Begin GIVEN DATA

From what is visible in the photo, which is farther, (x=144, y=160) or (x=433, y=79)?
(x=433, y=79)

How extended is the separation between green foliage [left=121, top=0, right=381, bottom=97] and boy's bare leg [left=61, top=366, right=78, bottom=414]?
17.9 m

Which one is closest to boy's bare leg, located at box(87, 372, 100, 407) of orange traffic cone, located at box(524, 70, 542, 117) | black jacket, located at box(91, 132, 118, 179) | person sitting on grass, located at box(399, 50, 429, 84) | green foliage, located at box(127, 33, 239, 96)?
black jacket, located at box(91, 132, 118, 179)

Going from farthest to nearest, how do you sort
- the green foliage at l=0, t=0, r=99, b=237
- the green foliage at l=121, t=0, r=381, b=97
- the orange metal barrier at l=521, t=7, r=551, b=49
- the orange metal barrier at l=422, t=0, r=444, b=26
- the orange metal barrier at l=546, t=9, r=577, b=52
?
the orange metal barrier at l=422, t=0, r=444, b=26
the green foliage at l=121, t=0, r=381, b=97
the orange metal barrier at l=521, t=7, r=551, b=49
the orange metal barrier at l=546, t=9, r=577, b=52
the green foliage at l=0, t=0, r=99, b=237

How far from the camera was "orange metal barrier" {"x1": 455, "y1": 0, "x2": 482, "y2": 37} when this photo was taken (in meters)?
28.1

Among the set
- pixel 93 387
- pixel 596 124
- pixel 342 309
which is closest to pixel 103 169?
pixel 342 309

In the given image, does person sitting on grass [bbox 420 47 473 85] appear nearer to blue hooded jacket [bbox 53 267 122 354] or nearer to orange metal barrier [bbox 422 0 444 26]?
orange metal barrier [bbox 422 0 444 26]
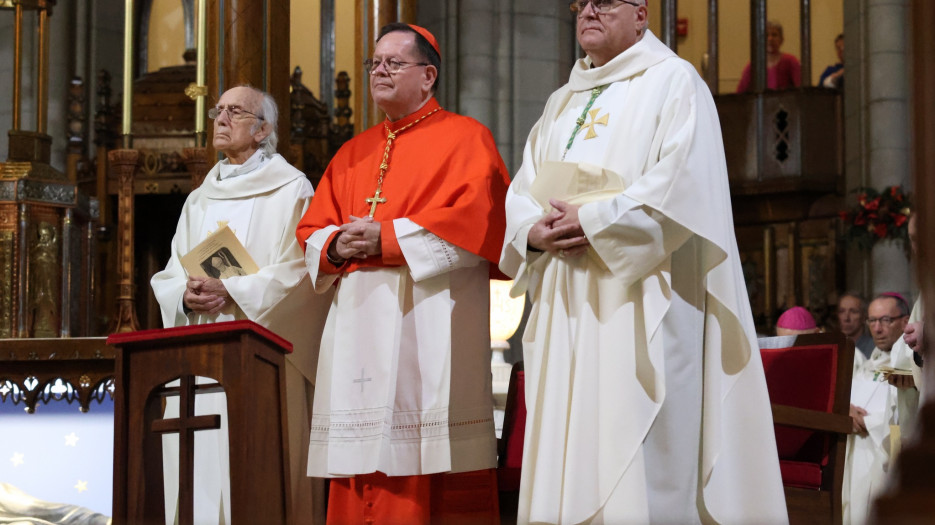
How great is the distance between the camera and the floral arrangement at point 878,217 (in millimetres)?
9453

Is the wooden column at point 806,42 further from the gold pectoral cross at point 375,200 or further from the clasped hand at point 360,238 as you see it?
the clasped hand at point 360,238

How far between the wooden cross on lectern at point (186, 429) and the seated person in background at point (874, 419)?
10.6ft

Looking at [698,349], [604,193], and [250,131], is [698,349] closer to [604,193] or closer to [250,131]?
[604,193]

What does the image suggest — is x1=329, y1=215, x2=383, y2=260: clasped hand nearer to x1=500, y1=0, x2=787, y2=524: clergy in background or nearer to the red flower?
x1=500, y1=0, x2=787, y2=524: clergy in background

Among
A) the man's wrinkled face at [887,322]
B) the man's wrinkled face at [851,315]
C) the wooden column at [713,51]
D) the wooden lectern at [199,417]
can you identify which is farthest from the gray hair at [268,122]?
the wooden column at [713,51]

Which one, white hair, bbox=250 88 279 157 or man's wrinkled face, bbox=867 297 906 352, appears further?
man's wrinkled face, bbox=867 297 906 352

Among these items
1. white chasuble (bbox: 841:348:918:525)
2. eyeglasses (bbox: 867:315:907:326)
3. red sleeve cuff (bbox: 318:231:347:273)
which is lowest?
white chasuble (bbox: 841:348:918:525)

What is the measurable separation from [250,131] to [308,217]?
2.00ft

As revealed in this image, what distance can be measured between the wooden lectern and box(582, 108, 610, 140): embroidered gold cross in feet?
3.80

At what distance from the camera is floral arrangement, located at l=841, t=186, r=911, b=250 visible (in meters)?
9.45

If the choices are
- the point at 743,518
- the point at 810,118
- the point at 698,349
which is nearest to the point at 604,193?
the point at 698,349

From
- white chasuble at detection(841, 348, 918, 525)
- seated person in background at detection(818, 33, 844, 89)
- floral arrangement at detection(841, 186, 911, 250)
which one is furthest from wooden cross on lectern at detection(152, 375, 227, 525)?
seated person in background at detection(818, 33, 844, 89)

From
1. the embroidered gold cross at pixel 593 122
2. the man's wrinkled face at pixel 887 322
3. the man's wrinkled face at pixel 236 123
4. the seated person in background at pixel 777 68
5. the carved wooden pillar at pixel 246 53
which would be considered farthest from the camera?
the seated person in background at pixel 777 68

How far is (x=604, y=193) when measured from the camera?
370cm
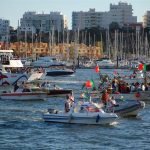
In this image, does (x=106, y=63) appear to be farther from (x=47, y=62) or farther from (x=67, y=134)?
(x=67, y=134)

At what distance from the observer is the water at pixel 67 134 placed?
38.1 metres

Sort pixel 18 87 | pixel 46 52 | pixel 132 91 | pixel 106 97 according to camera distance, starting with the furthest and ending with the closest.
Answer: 1. pixel 46 52
2. pixel 18 87
3. pixel 132 91
4. pixel 106 97

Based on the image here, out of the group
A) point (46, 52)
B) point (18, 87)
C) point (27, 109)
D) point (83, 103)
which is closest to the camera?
point (83, 103)

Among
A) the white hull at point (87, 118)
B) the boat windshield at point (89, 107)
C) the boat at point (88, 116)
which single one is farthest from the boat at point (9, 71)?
the boat windshield at point (89, 107)

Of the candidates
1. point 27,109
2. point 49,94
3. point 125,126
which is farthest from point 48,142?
point 49,94

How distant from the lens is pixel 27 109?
2286 inches

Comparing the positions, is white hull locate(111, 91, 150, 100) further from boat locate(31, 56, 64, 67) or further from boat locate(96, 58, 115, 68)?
boat locate(96, 58, 115, 68)

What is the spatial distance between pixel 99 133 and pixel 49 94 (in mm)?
26998

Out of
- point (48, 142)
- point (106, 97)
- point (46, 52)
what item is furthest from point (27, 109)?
point (46, 52)

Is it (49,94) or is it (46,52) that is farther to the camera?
(46,52)

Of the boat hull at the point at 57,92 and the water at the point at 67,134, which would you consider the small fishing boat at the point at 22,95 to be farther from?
Result: the water at the point at 67,134

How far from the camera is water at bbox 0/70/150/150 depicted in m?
38.1

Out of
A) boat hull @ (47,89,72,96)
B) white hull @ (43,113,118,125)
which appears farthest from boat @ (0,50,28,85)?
white hull @ (43,113,118,125)

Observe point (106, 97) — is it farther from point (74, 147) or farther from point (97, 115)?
point (74, 147)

End GIVEN DATA

_TO BE DONE_
Write the full listing out again with every line unchanged, but include no pictures.

_FINISHED TASK_
From what is visible in the photo, which is farther, (x=144, y=160) or (x=433, y=79)?
(x=433, y=79)

How extended is the separation between green foliage [left=121, top=0, right=381, bottom=97] and boy's bare leg [left=61, top=366, right=78, bottom=414]?
17.9 m

Which one is closest to boy's bare leg, located at box(87, 372, 100, 407) of orange traffic cone, located at box(524, 70, 542, 117) | black jacket, located at box(91, 132, 118, 179) | person sitting on grass, located at box(399, 50, 429, 84) | green foliage, located at box(127, 33, 239, 96)?
black jacket, located at box(91, 132, 118, 179)

Going from farthest to nearest, how do you sort
- the green foliage at l=0, t=0, r=99, b=237
- the green foliage at l=121, t=0, r=381, b=97
- the orange metal barrier at l=521, t=7, r=551, b=49
- the orange metal barrier at l=422, t=0, r=444, b=26
- the orange metal barrier at l=546, t=9, r=577, b=52
?
the orange metal barrier at l=422, t=0, r=444, b=26
the green foliage at l=121, t=0, r=381, b=97
the orange metal barrier at l=521, t=7, r=551, b=49
the orange metal barrier at l=546, t=9, r=577, b=52
the green foliage at l=0, t=0, r=99, b=237

How far from the camera was "orange metal barrier" {"x1": 455, "y1": 0, "x2": 482, "y2": 37} when this photo was taken (in meters)?
28.1

Among the set
- pixel 93 387
- pixel 596 124
- pixel 342 309
which is closest to pixel 103 169?
pixel 342 309

In the given image, does person sitting on grass [bbox 420 47 473 85] appear nearer to blue hooded jacket [bbox 53 267 122 354] or nearer to orange metal barrier [bbox 422 0 444 26]?
orange metal barrier [bbox 422 0 444 26]
How great is the distance between the camera and the floral arrangement at point 878,217 (in millimetres)?
9453

Is the wooden column at point 806,42 further from the gold pectoral cross at point 375,200 or further from the clasped hand at point 360,238 as you see it?
the clasped hand at point 360,238

How far between the wooden cross on lectern at point (186, 429) and the seated person in background at point (874, 419)?
10.6ft

Looking at [698,349], [604,193], and [250,131], is [698,349] closer to [604,193] or closer to [250,131]?
[604,193]

What does the image suggest — is x1=329, y1=215, x2=383, y2=260: clasped hand nearer to x1=500, y1=0, x2=787, y2=524: clergy in background or nearer to the red flower?
x1=500, y1=0, x2=787, y2=524: clergy in background

Among
A) the man's wrinkled face at [887,322]
B) the man's wrinkled face at [851,315]
C) the wooden column at [713,51]
D) the wooden lectern at [199,417]
can you identify which is farthest from the gray hair at [268,122]?
the wooden column at [713,51]

Which one, white hair, bbox=250 88 279 157 or man's wrinkled face, bbox=867 297 906 352, appears further?
man's wrinkled face, bbox=867 297 906 352

Among these items
1. white chasuble (bbox: 841:348:918:525)
2. eyeglasses (bbox: 867:315:907:326)
3. red sleeve cuff (bbox: 318:231:347:273)
which is lowest?
white chasuble (bbox: 841:348:918:525)

What is the measurable separation from [250,131] to [308,217]?
2.00ft

As revealed in this image, what distance can be measured between the wooden lectern and box(582, 108, 610, 140): embroidered gold cross in feet?
3.80

At what distance from the camera is floral arrangement, located at l=841, t=186, r=911, b=250 visible (in meters)?
9.45

If the choices are
- the point at 743,518
- the point at 810,118
- the point at 698,349
which is nearest to the point at 604,193?
the point at 698,349

From
- white chasuble at detection(841, 348, 918, 525)
- seated person in background at detection(818, 33, 844, 89)
- floral arrangement at detection(841, 186, 911, 250)
which one is furthest from wooden cross on lectern at detection(152, 375, 227, 525)?
seated person in background at detection(818, 33, 844, 89)

From
1. the embroidered gold cross at pixel 593 122
2. the man's wrinkled face at pixel 887 322
3. the man's wrinkled face at pixel 236 123
4. the seated person in background at pixel 777 68
5. the carved wooden pillar at pixel 246 53
which would be considered farthest from the camera?
the seated person in background at pixel 777 68

How far is (x=604, y=193) when measured from the camera?
370cm
In this image, does (x=106, y=63) appear to be farther from (x=47, y=62) or farther from (x=67, y=134)?
(x=67, y=134)

At what distance from the observer is the water at pixel 67 134 placed?
38.1 metres

Sort pixel 18 87 | pixel 46 52 | pixel 132 91 | pixel 106 97 according to camera distance, starting with the furthest and ending with the closest.
Answer: 1. pixel 46 52
2. pixel 18 87
3. pixel 132 91
4. pixel 106 97

Based on the image here, out of the group
A) point (46, 52)
B) point (18, 87)
C) point (27, 109)
D) point (83, 103)
which is closest to the camera?
point (83, 103)

Among
A) the white hull at point (87, 118)
B) the boat windshield at point (89, 107)
C) the boat at point (88, 116)
which single one is farthest from the boat at point (9, 71)?
the boat windshield at point (89, 107)

Of the candidates
1. point 27,109
2. point 49,94
3. point 125,126
which is farthest from point 48,142?
point 49,94

How distant from the lens is pixel 27 109?
2286 inches

Comparing the positions, is white hull locate(111, 91, 150, 100) further from boat locate(31, 56, 64, 67) or further from boat locate(96, 58, 115, 68)?
boat locate(96, 58, 115, 68)

What is the spatial distance between pixel 99 133 and pixel 49 94 (in mm)?
26998

Out of
- point (48, 142)
- point (106, 97)
- point (46, 52)
what item is furthest from point (27, 109)?
point (46, 52)

Is it (49,94) or is it (46,52) that is farther to the camera?
(46,52)

Of the boat hull at the point at 57,92 and the water at the point at 67,134, which would you consider the small fishing boat at the point at 22,95 to be farther from?
Result: the water at the point at 67,134

How far from the camera is water at bbox 0/70/150/150 depicted in m?
38.1

Out of
A) boat hull @ (47,89,72,96)
B) white hull @ (43,113,118,125)
which appears farthest from boat @ (0,50,28,85)?
white hull @ (43,113,118,125)

Observe point (106, 97) — is it farther from point (74, 147) or farther from point (97, 115)?
point (74, 147)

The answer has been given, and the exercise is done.